The "M&M Boys" were the duo of New York Yankees baseball players Mickey Mantle and Roger Maris, who were teammates from 1960 to 1966. They gained prominence during the 1961 season, when Maris and Mantle, batting third and cleanup (fourth) in the Yankee lineup respectively, both challenged Babe Ruth's 34-year-old single-season record of 60 home runs. The home run lead would change hands between the two teammates numerous times throughout the summer and fueled intense scrutiny of the players by the press. Maris eventually broke the record when he hit his 61st home run on the final day of the season, while Mantle hit 54 before he was forced to pull out of the lineup in September because of an abscessed hip.

Maris' record stood for 37 years until it was broken in by Mark McGwire, who later admitted to taking performance enhancing drugs during much of his career.
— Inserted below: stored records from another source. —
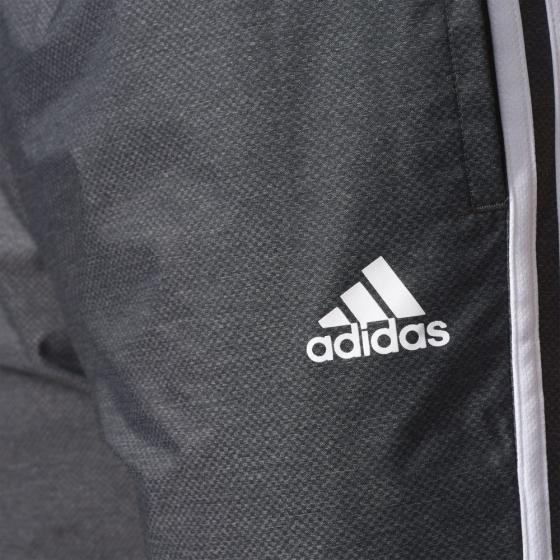 Брюки спортивные мужские ESS 3S PANT WVN Adidas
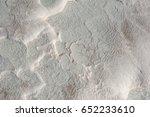 Close Up Of Wavy Limestone...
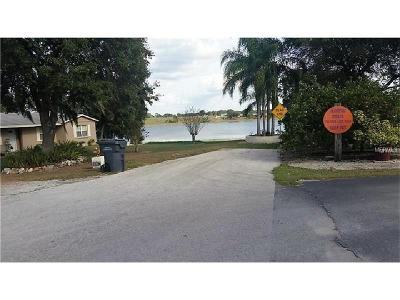 Bartow Residential Lots & Land For Sale: 3172 E Central Avenue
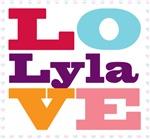 I Love Lyla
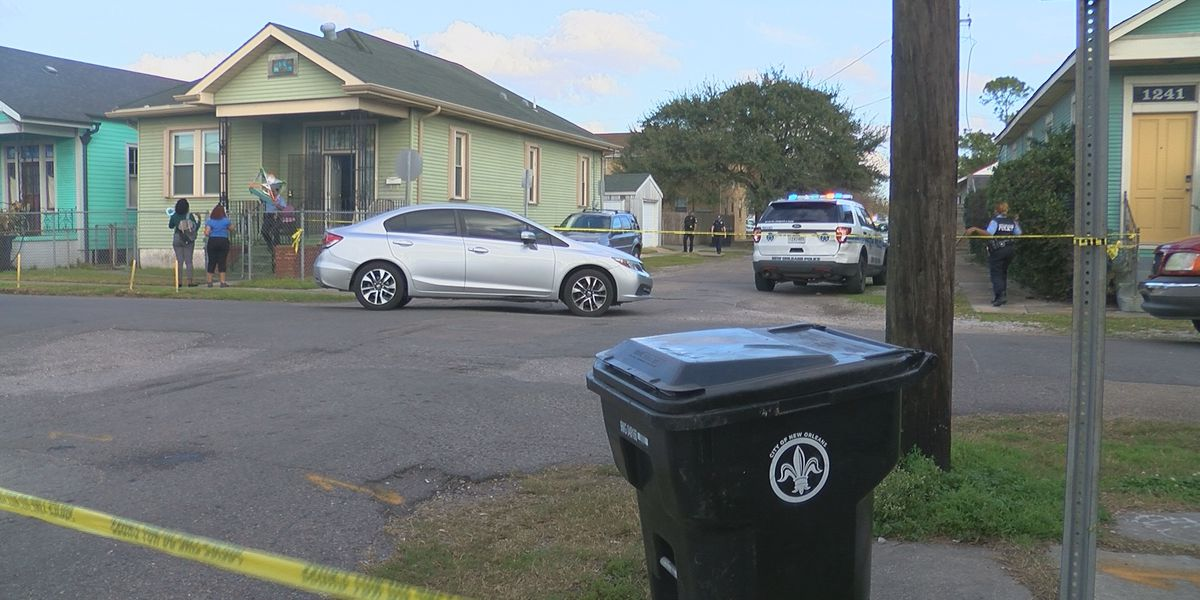 Husband: Drive-by shooting injures wife while babysitting 5-month-old inside home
Maris and Mantle still hold the single-season record for combined home runs by a pair of teammates, with 115.

==Beginnings==
Mickey Mantle joined the Yankees in 1951. Roger Maris joined the Yankees, becoming Mickey Mantle's teammate in , when the Kansas City Athletics traded Maris with Kent Hadley and Joe DeMaestri in exchange for Marv Throneberry, Norm Siebern, Hank Bauer, and Don Larsen. Mantle played center field, while Maris played right field.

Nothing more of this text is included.